───── Text section

This page has information for managers who wish to assess the palliative care currently provided, to identify areas for improvement, or to evaluate changes to service delivery in their facilities. There is information on quality in palliative care in the Nurses section on CareSearch.
When planning changes in your facility, consider how those changes will be evaluated from the start.
The implementation of the Aged Care act 1997 has ensured that all aged care facilities have a continuous improvement program. To achieve accreditation facilities must be able to show compliance against the 44 expected outcomes within the Aged Care Accreditation Standards and that they are actively pursuing continuous improvement across all 4 standards. 
Expected Outcome 2.9, palliative care requires that the comfort and dignity of terminally ill residents is maintained. Many of the expected outcomes in Standard 2 - Health and Personal Care and Standard 3 - Resident Lifestyle, also reflect issues in palliative care provision. Pain management and choice and decision making are two examples.

──────────

§ To do:
List every purpose that the palliative care text names for managers using the page. Use only the text above, and no other source.

───── Supplied material

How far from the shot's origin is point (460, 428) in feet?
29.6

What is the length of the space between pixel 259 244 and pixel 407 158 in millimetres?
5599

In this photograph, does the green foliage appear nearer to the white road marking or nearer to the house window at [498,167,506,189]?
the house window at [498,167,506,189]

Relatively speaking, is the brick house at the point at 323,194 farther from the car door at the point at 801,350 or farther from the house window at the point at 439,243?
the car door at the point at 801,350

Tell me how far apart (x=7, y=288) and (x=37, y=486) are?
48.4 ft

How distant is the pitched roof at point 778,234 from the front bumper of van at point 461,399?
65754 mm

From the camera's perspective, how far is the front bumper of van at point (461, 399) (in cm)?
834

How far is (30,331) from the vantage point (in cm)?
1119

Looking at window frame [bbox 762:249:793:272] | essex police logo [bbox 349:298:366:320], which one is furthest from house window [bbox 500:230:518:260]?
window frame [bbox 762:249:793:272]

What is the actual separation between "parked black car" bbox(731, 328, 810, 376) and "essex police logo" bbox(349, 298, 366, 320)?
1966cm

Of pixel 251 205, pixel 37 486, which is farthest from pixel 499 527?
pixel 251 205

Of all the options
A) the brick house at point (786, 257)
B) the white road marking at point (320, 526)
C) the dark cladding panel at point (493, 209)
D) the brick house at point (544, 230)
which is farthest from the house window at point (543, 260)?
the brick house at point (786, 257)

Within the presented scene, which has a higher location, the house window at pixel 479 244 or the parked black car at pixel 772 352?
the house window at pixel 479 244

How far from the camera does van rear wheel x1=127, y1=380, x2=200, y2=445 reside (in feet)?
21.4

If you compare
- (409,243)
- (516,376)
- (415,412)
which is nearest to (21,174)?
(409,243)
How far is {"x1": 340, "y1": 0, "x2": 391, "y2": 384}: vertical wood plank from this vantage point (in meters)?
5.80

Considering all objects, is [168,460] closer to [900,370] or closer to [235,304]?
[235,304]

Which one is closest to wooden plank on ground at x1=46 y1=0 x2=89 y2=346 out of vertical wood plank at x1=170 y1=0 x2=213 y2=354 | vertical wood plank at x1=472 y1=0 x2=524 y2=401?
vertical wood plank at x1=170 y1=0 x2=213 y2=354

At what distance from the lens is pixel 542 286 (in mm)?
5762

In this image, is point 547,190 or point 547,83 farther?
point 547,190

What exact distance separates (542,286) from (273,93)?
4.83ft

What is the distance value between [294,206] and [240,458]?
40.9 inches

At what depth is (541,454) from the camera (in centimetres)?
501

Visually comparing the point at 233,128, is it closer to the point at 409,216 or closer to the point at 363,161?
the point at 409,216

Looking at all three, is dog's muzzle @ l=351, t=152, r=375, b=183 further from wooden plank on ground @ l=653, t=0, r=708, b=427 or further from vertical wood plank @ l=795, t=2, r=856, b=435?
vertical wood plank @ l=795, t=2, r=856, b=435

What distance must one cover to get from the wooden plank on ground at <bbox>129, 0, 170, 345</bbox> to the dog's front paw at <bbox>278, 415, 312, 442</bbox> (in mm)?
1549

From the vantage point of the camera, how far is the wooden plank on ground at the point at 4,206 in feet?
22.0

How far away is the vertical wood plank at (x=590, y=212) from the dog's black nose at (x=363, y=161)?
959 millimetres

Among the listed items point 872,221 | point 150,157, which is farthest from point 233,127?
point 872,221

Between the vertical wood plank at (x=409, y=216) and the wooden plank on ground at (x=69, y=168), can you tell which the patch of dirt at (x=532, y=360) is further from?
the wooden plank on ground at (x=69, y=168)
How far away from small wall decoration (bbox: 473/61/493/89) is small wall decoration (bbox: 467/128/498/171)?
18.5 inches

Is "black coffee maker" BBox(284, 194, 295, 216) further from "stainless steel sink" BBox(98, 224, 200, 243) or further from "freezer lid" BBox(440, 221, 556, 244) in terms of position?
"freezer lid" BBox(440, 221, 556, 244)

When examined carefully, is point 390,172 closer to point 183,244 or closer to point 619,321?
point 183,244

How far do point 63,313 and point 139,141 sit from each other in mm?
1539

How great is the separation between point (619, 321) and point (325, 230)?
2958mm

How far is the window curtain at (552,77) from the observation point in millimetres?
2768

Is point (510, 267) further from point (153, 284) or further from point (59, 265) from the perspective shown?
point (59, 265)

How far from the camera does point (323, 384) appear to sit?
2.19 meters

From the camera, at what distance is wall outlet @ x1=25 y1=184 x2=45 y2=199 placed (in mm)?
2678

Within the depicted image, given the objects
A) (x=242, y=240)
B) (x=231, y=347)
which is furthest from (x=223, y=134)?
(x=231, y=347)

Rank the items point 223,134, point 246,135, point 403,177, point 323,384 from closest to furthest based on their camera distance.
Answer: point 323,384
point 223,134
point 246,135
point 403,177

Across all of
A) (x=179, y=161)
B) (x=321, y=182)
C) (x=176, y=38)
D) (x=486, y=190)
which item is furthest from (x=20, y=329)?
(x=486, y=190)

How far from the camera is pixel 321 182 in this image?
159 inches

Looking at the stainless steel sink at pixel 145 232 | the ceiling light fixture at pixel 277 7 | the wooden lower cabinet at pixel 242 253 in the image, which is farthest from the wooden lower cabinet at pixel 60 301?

──────────

§ Response box:
- To assess the palliative care currently provided
- To identify areas for improvement
- To evaluate changes to service delivery in their facilities